Getting the job done

Leading On Without Dropping the Ball

Mark Maines Image Mark Maines | Nov 25, 2013

Photo by vancouverfilmschool.

This is part three in a series on evaluation and strategic planning connected with the release of our Sticky Faith Launch Kit. While the specific strategies discussed here are not included in the Launch Kit, they complement the change process in ways we hope you’ll find useful in your context. You can read Part 1 here and Part 2 here.

“All great ideas degenerate into work for someone."[[This quote was taken from a course lecture given by Peter Drucker at the Peter F. Drucker & Masatoshi Ito Graduate School of Management at Claremont Graduate University.]]

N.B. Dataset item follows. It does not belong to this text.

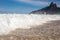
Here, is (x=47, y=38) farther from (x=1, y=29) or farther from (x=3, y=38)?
(x=1, y=29)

These words from Peter Drucker, the “father of modern day management,” can become the stumbling block for many ministry leaders like you and me. Once we cast our vision and put well-formed plans in place, there is no other option than to roll up our sleeves and get to the work.

Previously in this series on strategic planning in youth ministry, we explored how to assess your ministry and how to plan your work. Now we turn our attention towards execution.

We might be tempted to think that execution is simply “administrative” or detail work. However, according to authors Larry Bossidy and Ram Charan, “Execution…is a leader’s most important job."[[Larry Bossidy & Ram Charon, Execution: The Discipline of Getting Things Done (New York, Crown Business, 2002).]] They explain that across most organizations, only 50% have an intentional planning process. Of these, only half are able to successfully execute what they planned to do. This means that only 25% of most businesses have a culture of execution.

Imagine the wasted time, energy, resources and lost potential. Bossidy and Charan conclude, “Execution is the great unaddressed issue in the business world today. Its absence is the single biggest obstacle to success and the cause of most of the disappointments that are mistakenly attributed to other causes."[[Larry Bossidy & Ram Charon, 5.]] If they are correct, how much bigger is the execution issue in churches and other ministry organizations in which our work is often not as thoroughly and routinely scrutinized as in the business world?

Execution is a difficult issue to address in ministry contexts because we often confuse what we think God will do and what we as spiritual leaders must do. Our job includes the five principles of focus, simplicity, competence, passion, and evaluation.

Principles of Effective Execution

1. Focus on what is essential: Creating clearly-defined priorities with lasting results

“To thrive in this world will require of us a new skill. Not drive, not sheer intelligence, not creativity, but focus.”[[Marcus Buckingham, The One Thing You Need To Know (New York: Free Press, 2005), 25.]] Here are several things that will increase your ability to identify and concentrate on the most critical issues:

  • Look for low-hanging fruit. Once you have identified your critical issues and have developed your plan, bring sustained pressure against those things until you have finished the task. Begin by looking for “low hanging fruit,” or “early wins,” to encourage your team along the way.
  • Arrange regular and intentional communication of completed action strategies. For most organizations, it is helpful to meet once a month as a leadership team with a focus on operational issues, or “what needs to be done now?” items. Then, a monthly meeting is scheduled in which the team discusses completed tasks as well as progress and amendments made to future tasks. This type of regular communication keeps team members informed, focused, and aligned.
  • Ensure that team members deliver their work on time, according to the plan. Accountability should remain flexible and tailored to suit the needs of each team member. Accountability that works for one person may not work for another. Your role is to think through what each team member needs in terms of personal accountability and then come up with a process that offers that needed accountability. Failure to hold all staff accountable will place an unwarranted burden on those whose “yes” means “yes” and whose “no” means “no.” Accountability is a gift we offer to each other and should inspire us to new levels of achievement, not make us want to quit. So offer it to others in way that brings encouragement, motivation and edification to your team. In the words of Ella Wheeler Wilcox, “A pat on the back is only a few vertebrae removed from a kick in the pants, but it is miles ahead in results."[[Terry Paulson, They Shoot Managers Don’t They (Santa Monica, CA: Lee Canter & Associates, 1988), 104.]]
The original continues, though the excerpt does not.